# Task statement
Would you print the listing that follows exactly, but without its pictures?

# Data
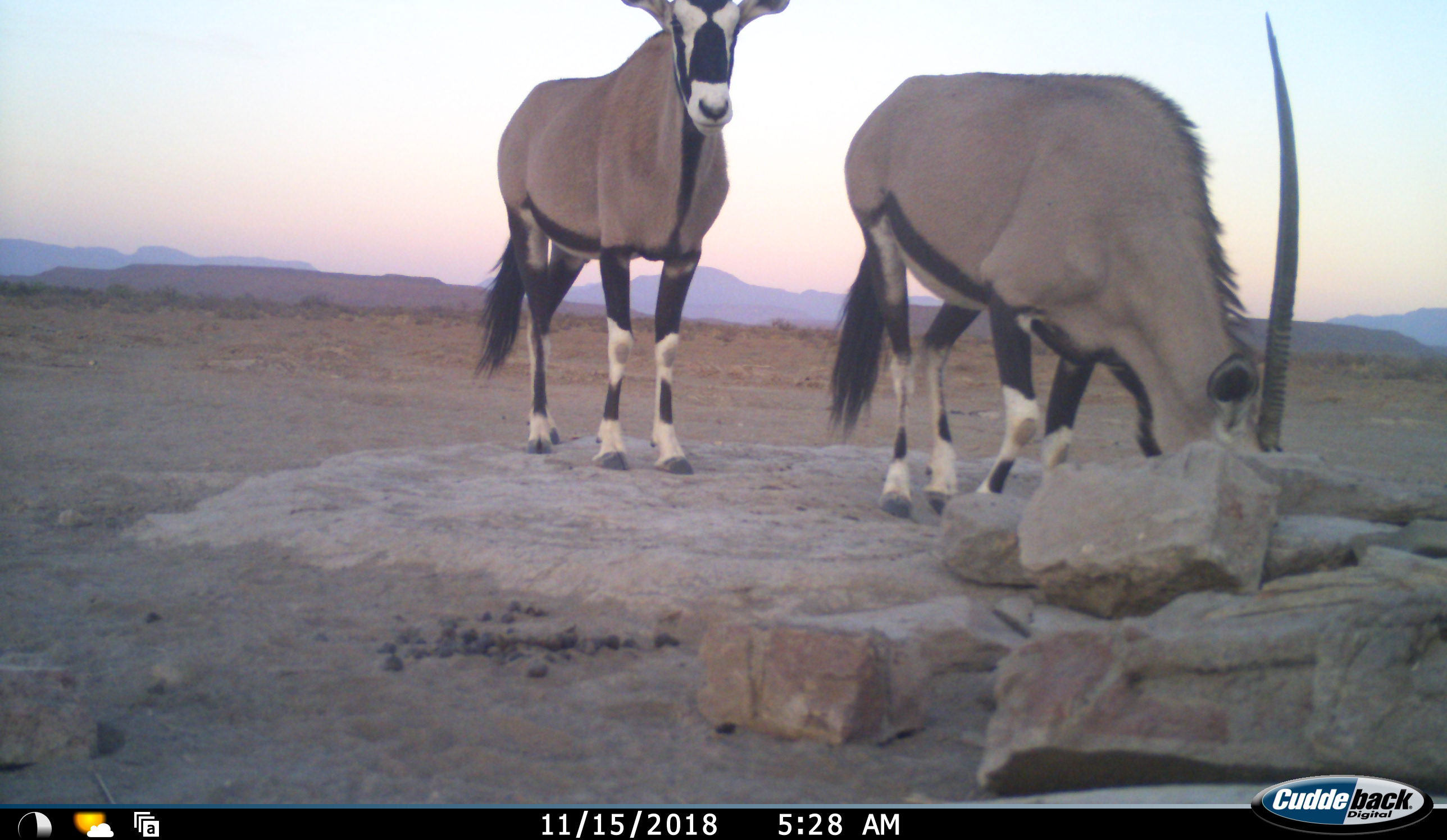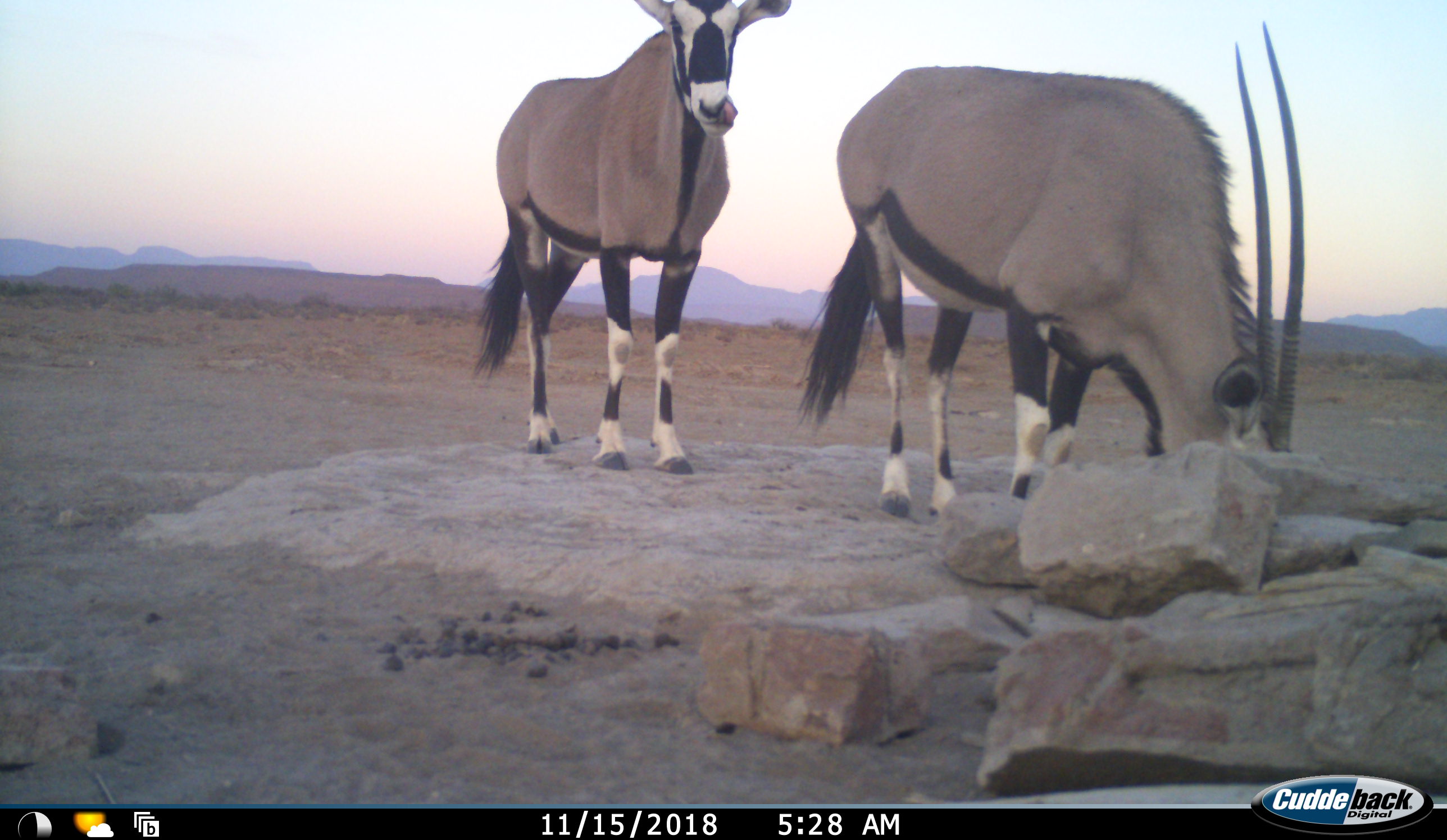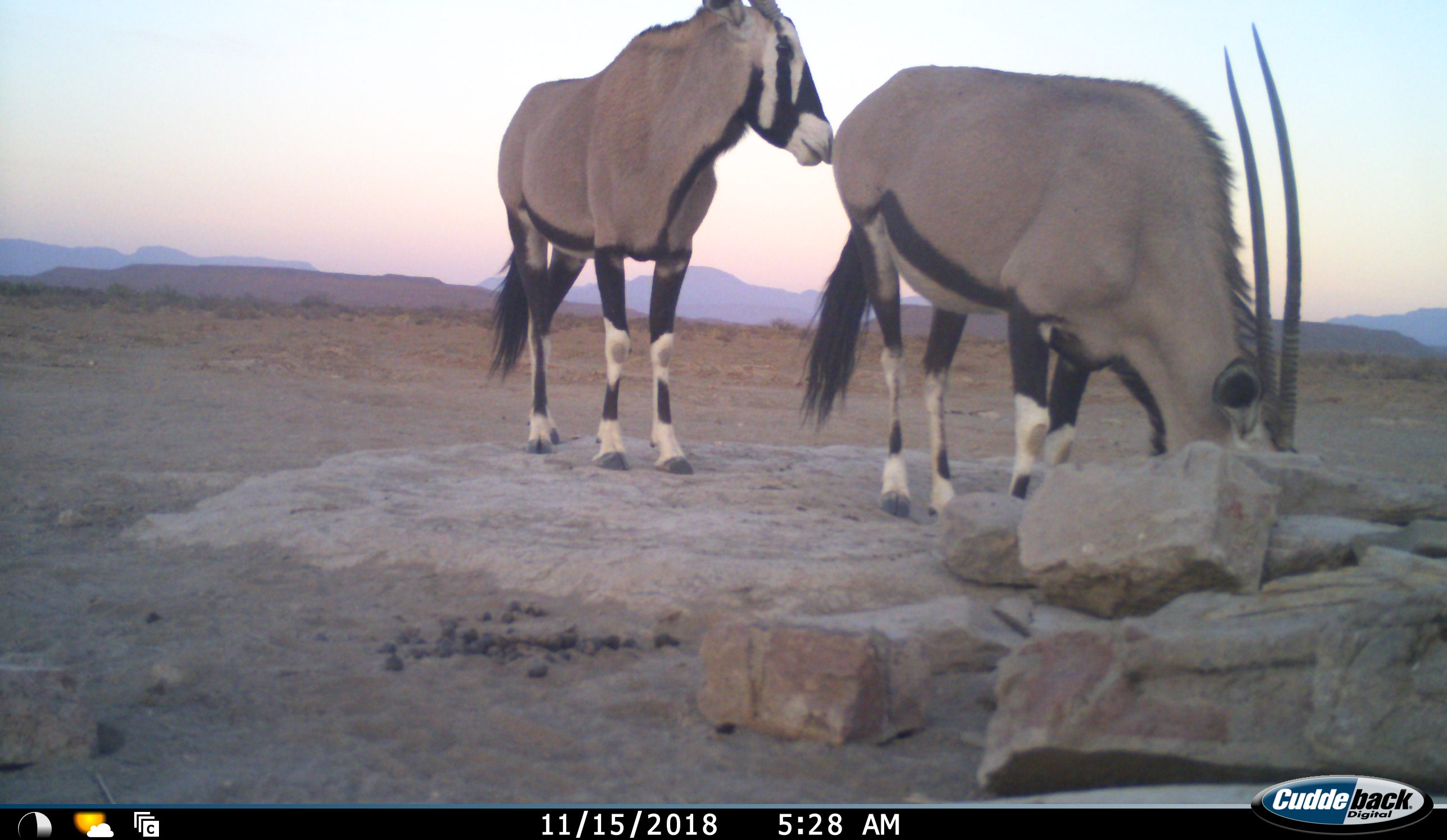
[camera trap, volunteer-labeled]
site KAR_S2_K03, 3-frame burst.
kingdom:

# The answer
[camera trap, volunteer-labeled]
site KAR_S2_K03, 3-frame burst.
kingdom:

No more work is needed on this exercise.